Untuk semakin memperkuat kekuasaan dan perekonomiannya, Belanda
mulai berusaha menguasai kerajaan-kerajaan lain di Nusantara, salah satu
di antaranya adalah Kerajaan Yogyakarta. Ketika Sultan Hamengku Buwono
IV wafat, kemenakannya, Sultan Hamengku Buwono V yang baru berusia 3
tahun, diangkat menjadi penguasa. Akan tetapi pada prakteknya,
pemerintahan kerajaan dilaksanakan oleh Patih Danuredjo, seseorang yang
mudah dipengaruhi dan tunduk kepada Belanda. Belanda dianggap mengangkat
seseorang yang tidak sesuai dengan pilihan/adat keraton.
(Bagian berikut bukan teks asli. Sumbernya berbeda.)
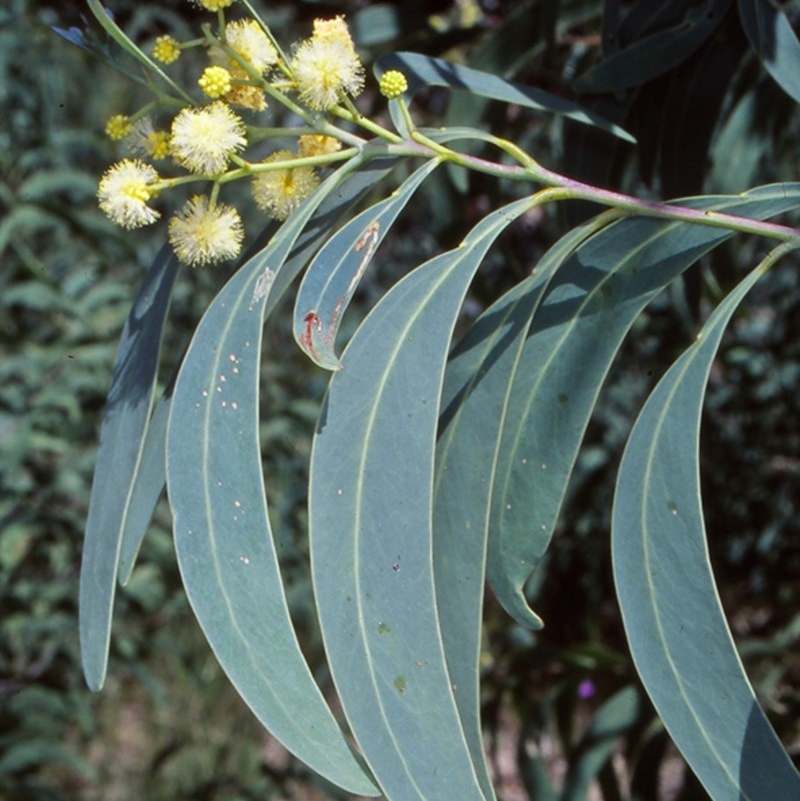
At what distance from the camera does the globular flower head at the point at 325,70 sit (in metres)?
0.83

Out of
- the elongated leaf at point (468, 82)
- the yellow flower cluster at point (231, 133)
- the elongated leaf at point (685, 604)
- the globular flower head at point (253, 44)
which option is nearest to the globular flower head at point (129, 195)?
the yellow flower cluster at point (231, 133)

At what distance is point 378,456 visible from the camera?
858 mm

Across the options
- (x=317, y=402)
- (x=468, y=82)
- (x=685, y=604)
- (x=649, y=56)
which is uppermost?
(x=317, y=402)

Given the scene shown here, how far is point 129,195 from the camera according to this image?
0.85m

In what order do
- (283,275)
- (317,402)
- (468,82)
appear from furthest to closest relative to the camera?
(317,402), (468,82), (283,275)

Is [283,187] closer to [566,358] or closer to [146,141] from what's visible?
[146,141]

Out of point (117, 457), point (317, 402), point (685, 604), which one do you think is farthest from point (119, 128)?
point (317, 402)

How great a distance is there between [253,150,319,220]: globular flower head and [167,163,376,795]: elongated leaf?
23 millimetres

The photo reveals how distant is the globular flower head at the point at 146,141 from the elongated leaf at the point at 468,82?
27 cm

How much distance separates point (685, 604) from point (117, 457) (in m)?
0.47

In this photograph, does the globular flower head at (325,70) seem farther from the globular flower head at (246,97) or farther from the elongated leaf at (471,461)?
the elongated leaf at (471,461)

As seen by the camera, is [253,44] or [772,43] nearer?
[253,44]

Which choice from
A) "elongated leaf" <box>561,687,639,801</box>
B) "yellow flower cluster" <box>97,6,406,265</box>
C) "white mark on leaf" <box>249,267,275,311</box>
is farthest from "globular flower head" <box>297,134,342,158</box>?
"elongated leaf" <box>561,687,639,801</box>

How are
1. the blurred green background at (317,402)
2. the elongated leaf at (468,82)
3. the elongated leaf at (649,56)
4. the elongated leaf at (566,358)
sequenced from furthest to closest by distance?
1. the blurred green background at (317,402)
2. the elongated leaf at (649,56)
3. the elongated leaf at (468,82)
4. the elongated leaf at (566,358)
Pada pertengahan bulan Mei 1825, pemerintah Belanda yang awalnya
memerintahkan pembangunan jalan dari Yogyakarta ke Magelang lewat
Muntilan, mengubah rencananya dan membelokan jalan itu melewati
Tegalrejo. Rupanya di salah satu sektor, Belanda tepat melintasi makam
dari leluhur Pangeran Diponegoro. Hal inilah yang membuat Pangeran
Diponegoro tersinggung dan memutuskan untuk mengangkat senjata melawan
Belanda. Beliau kemudian memerintahkan bawahannya untuk mencabut
patok-patok yang melewati makam tersebut.
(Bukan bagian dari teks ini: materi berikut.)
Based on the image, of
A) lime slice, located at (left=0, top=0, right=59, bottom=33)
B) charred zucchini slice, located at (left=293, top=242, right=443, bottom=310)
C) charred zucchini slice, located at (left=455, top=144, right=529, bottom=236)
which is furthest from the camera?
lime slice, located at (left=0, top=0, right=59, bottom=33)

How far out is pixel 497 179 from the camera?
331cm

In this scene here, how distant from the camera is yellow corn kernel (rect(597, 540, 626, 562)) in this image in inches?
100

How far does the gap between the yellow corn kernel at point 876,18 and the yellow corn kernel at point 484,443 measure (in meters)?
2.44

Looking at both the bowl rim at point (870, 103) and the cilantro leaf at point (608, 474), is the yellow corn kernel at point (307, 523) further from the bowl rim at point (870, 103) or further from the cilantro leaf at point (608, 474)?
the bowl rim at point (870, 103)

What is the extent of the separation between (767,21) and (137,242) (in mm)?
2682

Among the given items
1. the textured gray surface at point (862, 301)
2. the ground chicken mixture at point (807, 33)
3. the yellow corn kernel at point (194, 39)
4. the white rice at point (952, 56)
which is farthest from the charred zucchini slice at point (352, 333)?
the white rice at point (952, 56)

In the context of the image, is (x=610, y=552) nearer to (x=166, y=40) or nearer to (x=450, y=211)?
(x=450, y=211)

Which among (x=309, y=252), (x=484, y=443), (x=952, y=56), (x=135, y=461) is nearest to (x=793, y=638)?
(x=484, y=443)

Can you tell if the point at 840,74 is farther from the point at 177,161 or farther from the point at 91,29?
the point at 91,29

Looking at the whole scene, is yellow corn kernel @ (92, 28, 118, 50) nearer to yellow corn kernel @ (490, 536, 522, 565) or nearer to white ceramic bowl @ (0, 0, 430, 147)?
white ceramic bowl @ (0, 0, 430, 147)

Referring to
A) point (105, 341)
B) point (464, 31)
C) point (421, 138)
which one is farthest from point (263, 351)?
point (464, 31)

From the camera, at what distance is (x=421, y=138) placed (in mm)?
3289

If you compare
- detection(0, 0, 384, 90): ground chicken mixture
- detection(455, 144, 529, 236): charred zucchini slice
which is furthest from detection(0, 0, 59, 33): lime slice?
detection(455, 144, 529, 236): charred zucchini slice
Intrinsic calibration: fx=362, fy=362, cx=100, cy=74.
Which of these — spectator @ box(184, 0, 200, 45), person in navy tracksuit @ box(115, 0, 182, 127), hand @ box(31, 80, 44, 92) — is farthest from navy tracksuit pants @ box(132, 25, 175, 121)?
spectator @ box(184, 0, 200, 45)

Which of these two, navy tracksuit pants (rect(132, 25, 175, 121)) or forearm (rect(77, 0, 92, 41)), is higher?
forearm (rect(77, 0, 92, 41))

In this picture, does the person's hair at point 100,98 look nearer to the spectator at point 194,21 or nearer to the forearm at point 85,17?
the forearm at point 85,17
Belanda yang mempunyai alasan untuk menangkap Pangeran Diponegoro
karena dinilai telah memberontak, pada 20 Juli 1825 mengepung kediaman
beliau. Terdesak, Pangeran beserta keluarga dan pasukannya menyelamatkan
diri menuju barat hingga Desa Dekso di Kabupaten Kulonprogo, dan
meneruskan ke arah selatan hingga tiba di Goa Selarong yang terletak
lima kilometer arah barat dari Kota Bantul. Sementara itu, Belanda —yang
tidak berhasil menangkap Pangeran Diponegoro— membakar habis kediaman
Pangeran.
Pangeran Diponegoro kemudian menjadikan Goa Selarong, sebuah goa
yang terletak di Dusun Kentolan Lor, Guwosari Pajangan Bantul, sebagai
basisnya. Pangeran menempati goa sebelah Barat yang disebut Goa Kakung,
yang juga menjadi tempat pertapaan beliau. Sedangkan Raden Ayu
Retnaningsih (selir yang paling setia menemani Pangeran setelah dua
istrinya wafat) dan pengiringnya menempati Goa Putri di sebelah Timur.
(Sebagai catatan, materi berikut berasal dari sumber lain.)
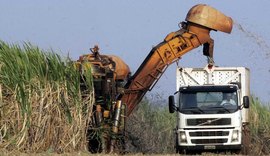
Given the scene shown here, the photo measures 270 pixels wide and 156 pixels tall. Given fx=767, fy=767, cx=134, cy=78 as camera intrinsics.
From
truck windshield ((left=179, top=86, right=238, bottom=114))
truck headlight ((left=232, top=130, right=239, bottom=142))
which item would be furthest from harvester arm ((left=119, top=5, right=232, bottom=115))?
truck headlight ((left=232, top=130, right=239, bottom=142))

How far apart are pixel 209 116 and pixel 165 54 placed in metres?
3.72

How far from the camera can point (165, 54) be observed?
2670 centimetres

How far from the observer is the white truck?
23875 millimetres

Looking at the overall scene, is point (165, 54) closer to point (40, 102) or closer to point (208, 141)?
point (208, 141)

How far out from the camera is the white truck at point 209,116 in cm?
2388

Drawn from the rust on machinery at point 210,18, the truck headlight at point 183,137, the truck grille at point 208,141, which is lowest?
the truck grille at point 208,141

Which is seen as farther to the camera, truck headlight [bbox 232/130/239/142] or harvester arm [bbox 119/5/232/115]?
harvester arm [bbox 119/5/232/115]

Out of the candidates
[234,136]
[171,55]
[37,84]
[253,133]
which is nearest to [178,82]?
[171,55]

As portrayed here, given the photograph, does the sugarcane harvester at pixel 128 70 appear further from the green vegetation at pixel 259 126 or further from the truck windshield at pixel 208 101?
the green vegetation at pixel 259 126

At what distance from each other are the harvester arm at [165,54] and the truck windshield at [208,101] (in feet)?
7.97

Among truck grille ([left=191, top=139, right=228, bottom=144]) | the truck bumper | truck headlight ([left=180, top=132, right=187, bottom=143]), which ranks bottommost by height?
the truck bumper

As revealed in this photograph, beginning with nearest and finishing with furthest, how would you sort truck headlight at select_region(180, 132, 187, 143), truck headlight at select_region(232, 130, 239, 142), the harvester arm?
truck headlight at select_region(232, 130, 239, 142) < truck headlight at select_region(180, 132, 187, 143) < the harvester arm

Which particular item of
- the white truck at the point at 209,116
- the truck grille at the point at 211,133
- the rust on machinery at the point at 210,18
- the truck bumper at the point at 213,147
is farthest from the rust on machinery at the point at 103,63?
the truck bumper at the point at 213,147

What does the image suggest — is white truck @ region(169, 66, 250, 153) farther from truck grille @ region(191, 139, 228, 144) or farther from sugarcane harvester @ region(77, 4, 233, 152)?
sugarcane harvester @ region(77, 4, 233, 152)
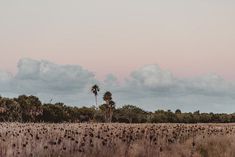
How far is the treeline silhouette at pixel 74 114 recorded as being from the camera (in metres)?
67.6

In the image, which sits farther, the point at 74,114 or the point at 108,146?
the point at 74,114

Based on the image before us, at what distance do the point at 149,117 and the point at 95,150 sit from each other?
7459 centimetres

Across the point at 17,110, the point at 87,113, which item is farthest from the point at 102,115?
the point at 17,110

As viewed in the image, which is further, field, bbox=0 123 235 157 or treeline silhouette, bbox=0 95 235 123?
treeline silhouette, bbox=0 95 235 123

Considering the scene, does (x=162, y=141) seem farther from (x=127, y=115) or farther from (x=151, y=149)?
(x=127, y=115)

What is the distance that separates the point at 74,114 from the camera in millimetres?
84688

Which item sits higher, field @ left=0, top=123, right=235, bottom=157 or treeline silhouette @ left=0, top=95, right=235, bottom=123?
treeline silhouette @ left=0, top=95, right=235, bottom=123

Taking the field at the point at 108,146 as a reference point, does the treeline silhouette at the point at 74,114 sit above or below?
above

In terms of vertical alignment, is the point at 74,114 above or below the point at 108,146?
above

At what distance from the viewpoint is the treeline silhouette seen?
67.6m

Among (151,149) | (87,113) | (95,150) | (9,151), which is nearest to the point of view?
(9,151)

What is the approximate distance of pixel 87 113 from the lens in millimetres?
88625

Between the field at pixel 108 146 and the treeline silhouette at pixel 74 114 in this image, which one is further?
the treeline silhouette at pixel 74 114

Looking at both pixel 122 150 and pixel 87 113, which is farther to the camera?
pixel 87 113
Setelah penyerangan itu, dimulailah sebuah perang besar yang akan
berlangsung 5 tahun lamanya. Di bawah kepemimpinan Diponegoro, rakyat
pribumi bersatu dalam semangat “Sadumuk bathuk, sanyari bumi ditohi
tekan pati“; sejari kepala sejengkal tanah dibela sampai mati. Selama
perang, sebanyak 15 dari 19 pangeran bergabung dengan Diponegoro.